▶ **WHAT YOU WILL DO**: Edit the abortion commentary from "If conservatives truly" to "illegal at all." by changing "conservatives" to "Republicans", and give back that stretch of text.

Those who continue to insist that ending a pregnancy is terrifying and gruesome don’t have science — or common sense — on their side. Though anti-choice activists contend that medication abortion puts women in grave danger, waiting for your pregnancy to end at home after taking a few pills doesn’t fit into that narrative. Nor does telling the truth about abortion more broadly.
In 2018, nearly 78 percent of women ended their pregnancies in the first nine weeks (before the embryo becomes a fetus), and nearly 90 percent of abortions occurred in the first 13 weeks. In early abortions, the procedure usually takes less than 10 minutes; in the earliest weeks, women can opt for a nonsurgical manual aspiration procedure which uses the suction of a simple syringe. Complications are more common in getting a wisdom tooth pulled than in ending a pregnancy.
And so abortion opponents focus on the false or the rare — anything to bolster the assertion that ending a pregnancy is brutal business. It’s why Republicans (like former President Donald Trump and former Vice President Mike Pence) have falsely claimed that women are getting abortions up until the moment of birth and that states allowing compassionate withdrawal of care from terminally ill babies are actually legalizing infanticide.
It’s also why conservative lawmakers are so intent on passing 20-week bans — as they’ve done in multiple states — even though the small number of abortions performed after that point are almost always owing to severe fetal abnormalities or to save the life or protect the health of the mother.
What’s most troubling, though, is that because the anti-choice movement relies on a grisly political message, it would seem the movement has a political interest in stopping the safest and earliest kinds of abortion. In fact, the kinds of procedures Republicans claim to be the most appalled by also happen to be the abortions their policies are most responsible for. These are hurdles put in place by lawmakers who block Medicaid funding for abortion and put clinics out of business through onerous and arbitrary regulations, such as mandating that clinics have specifically sized hallways.
And according to the Centers for Disease Control and Prevention, the two of the three states with the highest percentage of abortions performed after 15 weeks also happen to have some of the toughest anti-choice laws in the country: Arkansas’s governor signed into law a near-total ban on abortion in March, even in cases of rape and incest; Missouri has only one abortion clinic left in the state.
If conservatives truly wanted to curb later abortions, they wouldn’t make it so incredibly difficult for so many women to get earlier ones. Of course, if their concern were actually about women’s health and safety, they wouldn’t be trying to make abortion illegal at all.
The F.D.A.’s new rule on telemedicine consultations and abortion by mail will soon arm pro-choice organizations with more studies reiterating the safety of medication abortion and show how shipping pills poses no risk to patients. It will also make it that much more difficult for opponents to make specious arguments about unsafe practices.
Exposing this hypocrisy doesn’t come without a risk. If current trends continue, people ending their pregnancies will increasingly do so at home — circumventing the restrictive policies focused on clinics. Without the ability to use science, reason or even scare tactics in their messaging and legislation, Republicans will, as they have in the past, resort to punitive measures. Already, multiple women who have used medication abortion without going through a doctor have been arrested — and in some cases charged.
For women who live far from clinics or who can’t take extended time off work to travel, access to this medication could be the difference between being forced to carry an unwanted pregnancy and making safe choices about their own lives and futures.
That’s why it’s so important that those who care about abortion rights redouble their efforts to make medication abortion permanently legally available by mail.

▶ **SUPPLIED ENTRIES**:
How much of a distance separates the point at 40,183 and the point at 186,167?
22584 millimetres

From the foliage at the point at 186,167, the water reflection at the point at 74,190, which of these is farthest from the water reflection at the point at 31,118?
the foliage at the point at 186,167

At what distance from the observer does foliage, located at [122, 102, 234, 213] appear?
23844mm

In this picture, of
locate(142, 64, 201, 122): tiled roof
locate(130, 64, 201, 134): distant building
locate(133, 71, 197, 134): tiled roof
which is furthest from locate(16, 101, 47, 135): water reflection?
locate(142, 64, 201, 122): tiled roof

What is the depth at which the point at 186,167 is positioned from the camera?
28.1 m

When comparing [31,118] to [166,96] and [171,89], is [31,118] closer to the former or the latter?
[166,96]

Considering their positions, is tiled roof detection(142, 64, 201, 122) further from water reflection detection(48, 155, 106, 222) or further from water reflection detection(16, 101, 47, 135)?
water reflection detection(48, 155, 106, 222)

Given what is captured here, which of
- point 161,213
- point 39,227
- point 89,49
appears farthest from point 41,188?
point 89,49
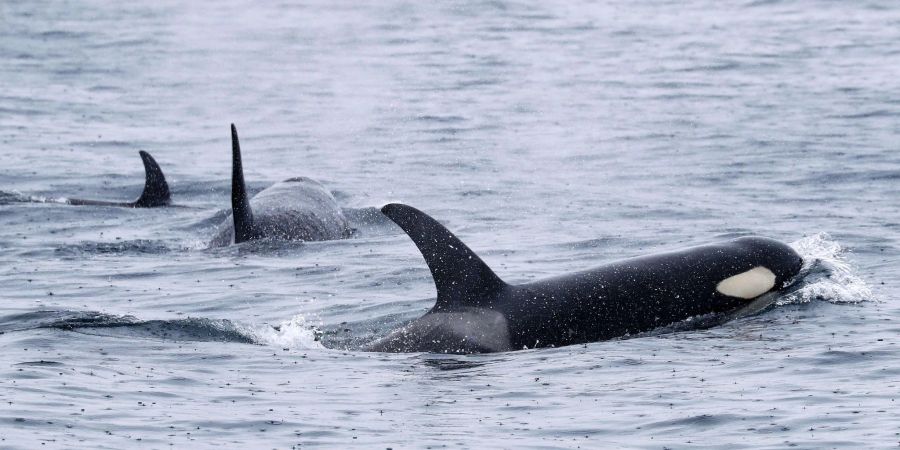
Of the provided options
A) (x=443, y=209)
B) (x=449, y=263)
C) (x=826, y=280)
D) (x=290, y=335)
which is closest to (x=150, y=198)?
(x=443, y=209)

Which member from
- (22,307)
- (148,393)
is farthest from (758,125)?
(148,393)

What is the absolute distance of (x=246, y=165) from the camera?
72.2ft

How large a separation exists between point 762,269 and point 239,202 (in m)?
5.83

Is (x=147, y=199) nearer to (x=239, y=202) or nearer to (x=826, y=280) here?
(x=239, y=202)

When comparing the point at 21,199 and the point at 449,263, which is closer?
the point at 449,263

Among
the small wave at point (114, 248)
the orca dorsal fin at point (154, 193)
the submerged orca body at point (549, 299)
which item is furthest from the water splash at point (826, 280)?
the orca dorsal fin at point (154, 193)

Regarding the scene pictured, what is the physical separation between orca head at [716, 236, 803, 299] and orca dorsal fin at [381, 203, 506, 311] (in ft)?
6.01

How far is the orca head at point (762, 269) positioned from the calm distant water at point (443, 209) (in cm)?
22

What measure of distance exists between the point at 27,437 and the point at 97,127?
1786cm

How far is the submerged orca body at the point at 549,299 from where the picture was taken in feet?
33.1

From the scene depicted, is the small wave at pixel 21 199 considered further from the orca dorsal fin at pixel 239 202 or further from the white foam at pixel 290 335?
the white foam at pixel 290 335

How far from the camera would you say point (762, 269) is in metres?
11.3

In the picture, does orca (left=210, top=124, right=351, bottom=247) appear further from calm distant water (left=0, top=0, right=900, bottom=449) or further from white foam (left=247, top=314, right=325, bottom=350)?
white foam (left=247, top=314, right=325, bottom=350)

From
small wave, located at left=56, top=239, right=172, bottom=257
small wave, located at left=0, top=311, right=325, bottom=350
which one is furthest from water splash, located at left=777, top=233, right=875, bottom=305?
small wave, located at left=56, top=239, right=172, bottom=257
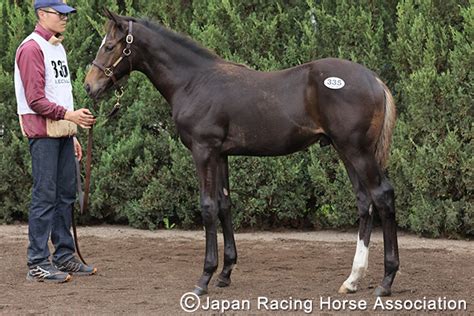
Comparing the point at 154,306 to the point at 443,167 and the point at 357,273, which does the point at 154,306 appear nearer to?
the point at 357,273

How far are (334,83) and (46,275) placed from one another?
289 centimetres

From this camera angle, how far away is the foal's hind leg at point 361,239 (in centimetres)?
596

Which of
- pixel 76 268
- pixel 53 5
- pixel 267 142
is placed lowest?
pixel 76 268

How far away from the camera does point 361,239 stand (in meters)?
6.03

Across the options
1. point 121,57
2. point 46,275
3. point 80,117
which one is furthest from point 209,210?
point 46,275

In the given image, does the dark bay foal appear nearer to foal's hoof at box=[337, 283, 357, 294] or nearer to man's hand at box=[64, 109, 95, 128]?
foal's hoof at box=[337, 283, 357, 294]

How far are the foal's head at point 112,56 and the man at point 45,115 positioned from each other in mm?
251

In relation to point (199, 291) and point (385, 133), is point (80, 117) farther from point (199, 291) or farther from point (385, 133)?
point (385, 133)

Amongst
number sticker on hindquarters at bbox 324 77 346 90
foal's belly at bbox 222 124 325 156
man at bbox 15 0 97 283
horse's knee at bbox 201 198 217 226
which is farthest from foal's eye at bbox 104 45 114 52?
number sticker on hindquarters at bbox 324 77 346 90

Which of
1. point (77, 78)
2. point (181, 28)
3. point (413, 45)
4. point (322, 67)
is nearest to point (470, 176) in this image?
point (413, 45)

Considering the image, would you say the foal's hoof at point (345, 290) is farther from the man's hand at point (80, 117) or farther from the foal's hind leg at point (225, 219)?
the man's hand at point (80, 117)

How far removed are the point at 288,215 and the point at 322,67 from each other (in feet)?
10.3

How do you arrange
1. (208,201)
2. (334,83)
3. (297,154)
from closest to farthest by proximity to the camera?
(334,83) < (208,201) < (297,154)

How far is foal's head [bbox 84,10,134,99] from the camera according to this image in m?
6.30
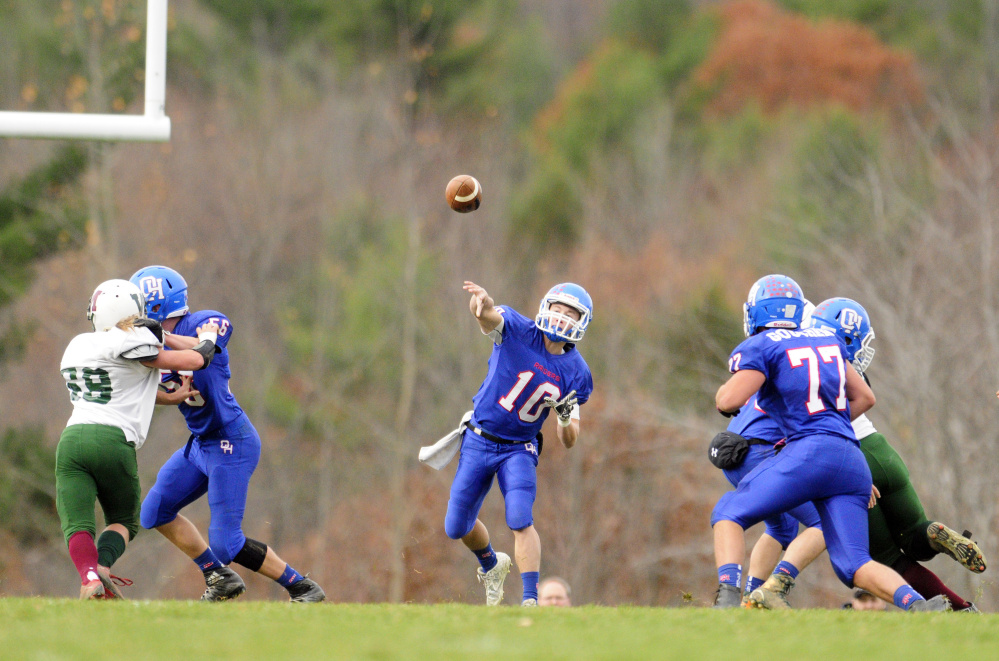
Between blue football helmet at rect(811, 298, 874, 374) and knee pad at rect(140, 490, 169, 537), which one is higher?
blue football helmet at rect(811, 298, 874, 374)

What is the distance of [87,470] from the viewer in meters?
7.11

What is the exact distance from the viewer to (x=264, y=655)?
497cm

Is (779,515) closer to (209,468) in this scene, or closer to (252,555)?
(252,555)

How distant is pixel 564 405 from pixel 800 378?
5.86ft

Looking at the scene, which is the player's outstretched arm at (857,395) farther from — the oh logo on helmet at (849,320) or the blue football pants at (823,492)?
the oh logo on helmet at (849,320)

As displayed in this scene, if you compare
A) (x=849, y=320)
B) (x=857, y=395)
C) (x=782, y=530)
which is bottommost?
(x=782, y=530)

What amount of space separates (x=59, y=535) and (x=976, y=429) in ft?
51.7

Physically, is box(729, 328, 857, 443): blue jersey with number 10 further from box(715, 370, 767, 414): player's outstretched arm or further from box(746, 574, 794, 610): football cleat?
box(746, 574, 794, 610): football cleat

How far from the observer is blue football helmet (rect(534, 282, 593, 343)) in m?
8.14

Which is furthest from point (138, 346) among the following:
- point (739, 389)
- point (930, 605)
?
point (930, 605)

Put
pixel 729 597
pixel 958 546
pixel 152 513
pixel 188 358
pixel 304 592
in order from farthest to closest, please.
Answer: pixel 304 592, pixel 152 513, pixel 958 546, pixel 188 358, pixel 729 597

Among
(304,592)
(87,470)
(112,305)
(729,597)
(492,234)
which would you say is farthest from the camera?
(492,234)

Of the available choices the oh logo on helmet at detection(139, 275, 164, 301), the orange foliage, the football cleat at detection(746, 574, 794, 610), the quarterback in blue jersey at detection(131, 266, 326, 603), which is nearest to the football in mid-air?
the quarterback in blue jersey at detection(131, 266, 326, 603)

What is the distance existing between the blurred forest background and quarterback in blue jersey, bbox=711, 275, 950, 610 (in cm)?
688
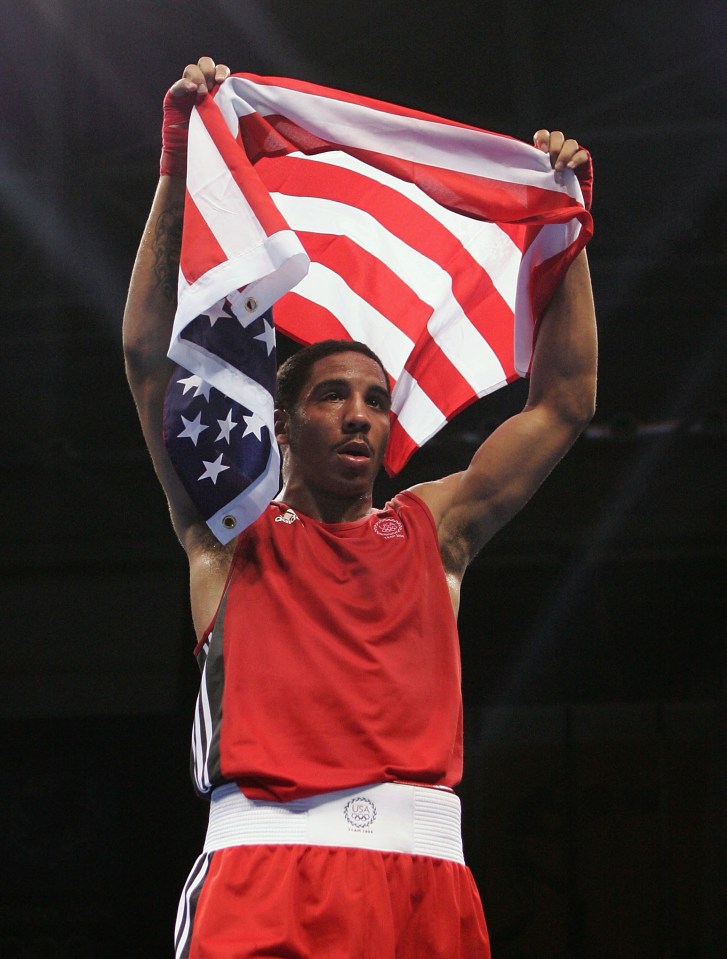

▶ **RESPONSE BOX**:
If Republicans truly wanted to curb later abortions, they wouldn’t make it so incredibly difficult for so many women to get earlier ones. Of course, if their concern were actually about women’s health and safety, they wouldn’t be trying to make abortion illegal at all.